### [SOLICITUD 1]
Devuelva, tal como figura, el pasaje del artículo sobre la cena de Navidad con un invitado rumano que va desde "Hace años, cuando" hasta "más y ya está.", este incluido.

### [ARTÍCULO]
============
Hace años, cuando llegué a Madrid, mi entonces pareja me preguntó si podíamos invitar a un rumano que trabajaba en su equipo, porque no tenía familia en España y se acercaba la Navidad e iba a tener que pasar solo esa noche. Por supuesto, respondí, se hace comida para uno más y ya está.

La noche de marras el rumano, un tiarrón que parecía un armario de dos puertas abierto, se presentó en nuestro pequeño apartamento con puntualidad británica: apenas cabíamos nosotros en el comedor, no te digo con aquel señor tan grande. Consideró el buen hombre que debía traer un presente, signo inequívoco de buena educación, y nos regaló tres figuras de los reyes magos casi de tamaño natural, que no podían ser más feas y más grandes. Como diría mi madre, lo que importa es la intención.

Resultó que, en su Rumanía natal, este hombre había sido entre otras cosas tenor en una ópera y doy fe, como amante de este arte, que tenía dotes y una voz impresionante, porque estuvo entonando varios arias durante la velada para gozo nuestro y de los vecinos. También había ejercido como pelagatos, entiéndase como tal a un señor que, cuando hay hambre, desuella a los mininos para comerlos posteriormente. Esto me lo contaba con mi gata Kenia paseando por el salón y yo rogando mentalmente y sin que se notase porque hubiera perdido aquella horrible costumbre y no quisiese enseñarnos cómo hacerlo. Pero lo que más recuerdo de aquella entretenida noche fue una anécdota que relató de la época de Nicolae Ceausescu. De Ceausescu, la Wikipedia nos dice que fue un dictador desde 1967 hasta que le ejecutaron en 1989 y en esa breve frase se resume de forma muy gráfica y clara su vida. Poco se dice de las desgracias a las que sometió a su pueblo, aunque con lo de dictador uno lo puede imaginar, ni que le gustaban las cosas grandes: tuve oportunidad de recorrer su palacio presidencial poco antes de que Rumanía entrase en la UE y recuerdo que algunos salones me recordaban a un campo de fútbol, dado lo infinito de sus muros.
============
### [Líneas de datos]
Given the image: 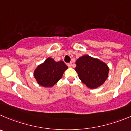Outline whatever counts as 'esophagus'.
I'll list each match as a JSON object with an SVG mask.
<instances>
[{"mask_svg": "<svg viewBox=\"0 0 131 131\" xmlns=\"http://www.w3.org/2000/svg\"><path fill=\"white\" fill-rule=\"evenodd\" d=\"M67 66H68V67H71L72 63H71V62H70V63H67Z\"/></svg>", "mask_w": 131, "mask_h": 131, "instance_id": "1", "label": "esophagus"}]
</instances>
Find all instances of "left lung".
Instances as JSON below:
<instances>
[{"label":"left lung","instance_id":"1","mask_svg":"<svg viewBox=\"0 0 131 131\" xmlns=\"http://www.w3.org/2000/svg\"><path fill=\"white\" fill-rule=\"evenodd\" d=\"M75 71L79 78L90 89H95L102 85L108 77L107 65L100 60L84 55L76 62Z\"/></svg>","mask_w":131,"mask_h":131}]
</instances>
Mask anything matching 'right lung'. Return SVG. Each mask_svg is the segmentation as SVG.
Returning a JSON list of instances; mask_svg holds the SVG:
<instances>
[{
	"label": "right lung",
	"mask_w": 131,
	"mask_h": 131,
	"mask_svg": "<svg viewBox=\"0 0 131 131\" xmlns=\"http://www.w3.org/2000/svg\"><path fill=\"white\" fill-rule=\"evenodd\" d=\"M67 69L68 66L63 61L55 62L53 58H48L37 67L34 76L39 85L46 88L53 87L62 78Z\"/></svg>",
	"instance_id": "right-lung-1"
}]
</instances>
============
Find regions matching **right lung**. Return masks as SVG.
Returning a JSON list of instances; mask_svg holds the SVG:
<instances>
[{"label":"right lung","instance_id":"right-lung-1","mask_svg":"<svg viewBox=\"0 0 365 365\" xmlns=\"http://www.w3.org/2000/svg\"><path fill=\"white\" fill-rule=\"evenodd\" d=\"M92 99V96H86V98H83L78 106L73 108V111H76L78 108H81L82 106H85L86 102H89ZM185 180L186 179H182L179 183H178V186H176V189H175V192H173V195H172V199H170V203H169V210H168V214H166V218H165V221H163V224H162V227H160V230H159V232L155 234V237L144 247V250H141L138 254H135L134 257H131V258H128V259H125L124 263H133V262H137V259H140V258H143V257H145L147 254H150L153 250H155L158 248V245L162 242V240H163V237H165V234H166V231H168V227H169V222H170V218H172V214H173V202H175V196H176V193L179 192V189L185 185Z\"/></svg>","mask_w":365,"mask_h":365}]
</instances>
============
### [SOLICITUD 2]
Indique todas las líneas de los registros en las que aparezca la cadena "xmlns".

### [RESPUESTA 1]
Hace años, cuando llegué a Madrid, mi entonces pareja me preguntó si podíamos invitar a un rumano que trabajaba en su equipo, porque no tenía familia en España y se acercaba la Navidad e iba a tener que pasar solo esa noche. Por supuesto, respondí, se hace comida para uno más y ya está.

### [RESPUESTA 2]
[{"mask_svg": "<svg viewBox=\"0 0 131 131\" xmlns=\"http://www.w3.org/2000/svg\"><path fill=\"white\" fill-rule=\"evenodd\" d=\"M67 66H68V67H71L72 63H71V62H70V63H67Z\"/></svg>", "mask_w": 131, "mask_h": 131, "instance_id": "1", "label": "esophagus"}]
[{"label":"left lung","instance_id":"1","mask_svg":"<svg viewBox=\"0 0 131 131\" xmlns=\"http://www.w3.org/2000/svg\"><path fill=\"white\" fill-rule=\"evenodd\" d=\"M75 71L79 78L90 89H95L102 85L108 77L107 65L100 60L84 55L76 62Z\"/></svg>","mask_w":131,"mask_h":131}]
	"mask_svg": "<svg viewBox=\"0 0 131 131\" xmlns=\"http://www.w3.org/2000/svg\"><path fill=\"white\" fill-rule=\"evenodd\" d=\"M67 69L68 66L63 61L55 62L53 58H48L37 67L34 76L39 85L46 88L53 87L62 78Z\"/></svg>",
[{"label":"right lung","instance_id":"right-lung-1","mask_svg":"<svg viewBox=\"0 0 365 365\" xmlns=\"http://www.w3.org/2000/svg\"><path fill=\"white\" fill-rule=\"evenodd\" d=\"M92 99V96H86V98H83L78 106L73 108V111H76L78 108H81L82 106H85L86 102H89ZM185 180L186 179H182L179 183H178V186H176V189H175V192H173V195H172V199H170V203H169V210H168V214H166V218H165V221H163V224H162V227H160V230H159V232L155 234V237L144 247V250H141L138 254H135L134 257H131V258H128V259H125L124 263H133V262H137V259H140V258H143V257H145L147 254H150L153 250H155L158 248V245L162 242V240H163V237H165V234H166V231H168V227H169V222H170V218H172V214H173V202H175V196H176V193L179 192V189L185 185Z\"/></svg>","mask_w":365,"mask_h":365}]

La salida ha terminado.